Search code examples
awkreportxargs

How to rewrite a Awk script to process several files instead of one


I am writing a report tool which processes the source files of some application and produce a report table with two columns, one containing the name of the file and the other containing the word TODO if the file contains a call to some deprecated function deprecated_function and DONE otherwise.

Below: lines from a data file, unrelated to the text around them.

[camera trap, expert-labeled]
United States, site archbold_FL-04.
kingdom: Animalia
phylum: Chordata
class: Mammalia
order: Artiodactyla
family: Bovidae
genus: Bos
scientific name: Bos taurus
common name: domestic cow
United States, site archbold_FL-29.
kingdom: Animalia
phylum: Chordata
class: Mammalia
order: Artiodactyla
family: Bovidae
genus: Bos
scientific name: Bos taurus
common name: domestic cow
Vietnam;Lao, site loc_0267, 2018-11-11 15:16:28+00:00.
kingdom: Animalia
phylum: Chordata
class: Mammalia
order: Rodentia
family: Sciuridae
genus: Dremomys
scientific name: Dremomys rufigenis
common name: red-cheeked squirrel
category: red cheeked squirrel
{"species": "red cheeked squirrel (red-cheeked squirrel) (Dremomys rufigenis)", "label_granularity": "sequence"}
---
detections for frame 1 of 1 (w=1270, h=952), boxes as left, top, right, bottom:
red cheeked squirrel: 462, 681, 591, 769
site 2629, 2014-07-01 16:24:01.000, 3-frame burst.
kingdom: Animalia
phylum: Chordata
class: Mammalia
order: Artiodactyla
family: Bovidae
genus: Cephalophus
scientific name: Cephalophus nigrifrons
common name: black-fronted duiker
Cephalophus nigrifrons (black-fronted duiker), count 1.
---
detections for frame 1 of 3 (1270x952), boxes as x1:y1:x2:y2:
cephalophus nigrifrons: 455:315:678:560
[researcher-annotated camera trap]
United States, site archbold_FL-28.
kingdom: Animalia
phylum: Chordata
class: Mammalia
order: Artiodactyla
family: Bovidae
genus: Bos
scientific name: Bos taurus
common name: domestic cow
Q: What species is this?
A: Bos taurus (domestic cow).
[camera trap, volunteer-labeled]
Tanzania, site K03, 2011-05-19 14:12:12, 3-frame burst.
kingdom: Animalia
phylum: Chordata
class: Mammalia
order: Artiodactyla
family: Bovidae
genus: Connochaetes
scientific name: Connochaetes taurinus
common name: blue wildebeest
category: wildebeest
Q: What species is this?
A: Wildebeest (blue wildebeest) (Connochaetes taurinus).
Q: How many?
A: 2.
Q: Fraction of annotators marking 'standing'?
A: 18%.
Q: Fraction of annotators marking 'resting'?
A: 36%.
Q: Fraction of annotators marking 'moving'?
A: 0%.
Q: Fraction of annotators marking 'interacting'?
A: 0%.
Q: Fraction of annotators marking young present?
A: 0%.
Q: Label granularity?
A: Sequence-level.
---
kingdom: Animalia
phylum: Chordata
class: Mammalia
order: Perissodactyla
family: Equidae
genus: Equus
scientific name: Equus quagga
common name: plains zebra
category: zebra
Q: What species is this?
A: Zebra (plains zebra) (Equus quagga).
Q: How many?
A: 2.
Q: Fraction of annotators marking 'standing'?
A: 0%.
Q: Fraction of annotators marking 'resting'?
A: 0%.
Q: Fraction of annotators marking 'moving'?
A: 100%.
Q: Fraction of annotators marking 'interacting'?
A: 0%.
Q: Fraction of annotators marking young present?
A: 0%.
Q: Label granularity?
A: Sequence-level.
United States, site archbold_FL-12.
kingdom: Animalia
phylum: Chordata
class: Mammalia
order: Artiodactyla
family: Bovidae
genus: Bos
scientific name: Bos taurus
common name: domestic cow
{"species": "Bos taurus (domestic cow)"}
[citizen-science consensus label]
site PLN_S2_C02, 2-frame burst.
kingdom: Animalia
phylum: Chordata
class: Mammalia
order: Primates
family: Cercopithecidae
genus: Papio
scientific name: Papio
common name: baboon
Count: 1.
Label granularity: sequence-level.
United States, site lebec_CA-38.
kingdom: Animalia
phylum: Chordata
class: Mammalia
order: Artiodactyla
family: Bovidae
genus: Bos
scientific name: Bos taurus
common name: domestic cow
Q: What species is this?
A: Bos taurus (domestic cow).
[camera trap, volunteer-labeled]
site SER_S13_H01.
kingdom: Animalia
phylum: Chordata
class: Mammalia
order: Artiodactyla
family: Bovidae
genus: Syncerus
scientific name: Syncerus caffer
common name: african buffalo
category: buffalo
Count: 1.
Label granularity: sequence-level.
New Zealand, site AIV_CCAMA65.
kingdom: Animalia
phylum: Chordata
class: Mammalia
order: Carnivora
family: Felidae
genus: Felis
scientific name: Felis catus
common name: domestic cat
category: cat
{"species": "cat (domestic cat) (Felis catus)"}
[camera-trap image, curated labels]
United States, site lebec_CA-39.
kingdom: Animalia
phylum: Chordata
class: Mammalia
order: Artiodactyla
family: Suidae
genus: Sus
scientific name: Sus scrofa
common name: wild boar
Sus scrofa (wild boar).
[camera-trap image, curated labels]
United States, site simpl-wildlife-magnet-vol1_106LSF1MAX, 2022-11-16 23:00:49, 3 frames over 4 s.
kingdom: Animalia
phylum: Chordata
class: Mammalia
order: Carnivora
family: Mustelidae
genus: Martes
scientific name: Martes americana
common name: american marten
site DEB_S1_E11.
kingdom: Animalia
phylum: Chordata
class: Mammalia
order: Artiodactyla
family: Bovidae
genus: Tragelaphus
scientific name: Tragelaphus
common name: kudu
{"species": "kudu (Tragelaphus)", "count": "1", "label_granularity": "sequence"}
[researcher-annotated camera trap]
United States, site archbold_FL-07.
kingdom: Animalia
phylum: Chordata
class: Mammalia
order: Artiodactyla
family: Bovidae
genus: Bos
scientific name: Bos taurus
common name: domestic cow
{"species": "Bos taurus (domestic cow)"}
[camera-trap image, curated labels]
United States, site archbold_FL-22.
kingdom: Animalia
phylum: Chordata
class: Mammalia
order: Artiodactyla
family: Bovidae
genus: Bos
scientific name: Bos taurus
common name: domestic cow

I used awk to prepare this report and my shell script looks like

report()
{
  find . -type f -name '*.c' \
    | xargs -n 1 awk -v deprecated="$1" '
BEGIN { status = "DONE" }
$0 ~ deprecated{ status = "TODO" }
END {
  printf("%s|%s\n", FILENAME, status)
}'
}
report "deprecated_function"

The output of this script looks like

./plop-plop.c|DONE
./fizz-boum.c|TODO

This works well but I would like to rewrite the awk script so that it supports several input files instead of just one — so that I can remove the -n 1 argument to xargs. The only solutions I could figure out involve a lot of bookkeeping, because we need to track the changes of FILENAME and the END event to catch each end of file event.

awk -v deprecated="$1" '
BEGIN { status = "DONE" }
oldfilename && (oldfilename != FILENAME) {
  printf("%s|%s\n", oldfilename, status);
  status = DONE;
  oldfilename = FILENAME;
}
$0 ~ deprecated{ status = "TODO" }
END {
  printf("%s|%s\n", FILENAME, status)
}'

Maybe there is a cleaner and shorter way to handle this.

I am using FreeBSD's awk and am looking for solutions compatible with this tool.


Solution

  • This will work in any modern awk:

    awk -v deprecated="$1" -v OFS='|' '
        $0 ~ deprecated{ dep[FILENAME] }
        END {
            for (i=1;i<ARGC;i++)
                print ARGV[i], (ARGV[i] in dep ? "TODO" : "DONE")
        }
    ' file1 file2 ...
    

    Any time you need to produce a report for all files and don't have GNU awk for ENDFILE, you MUST loop through ARGV[] in the END section (or loop through it in BEGIN and populate a different array for END section processing). Anything else will fail if you have empty files.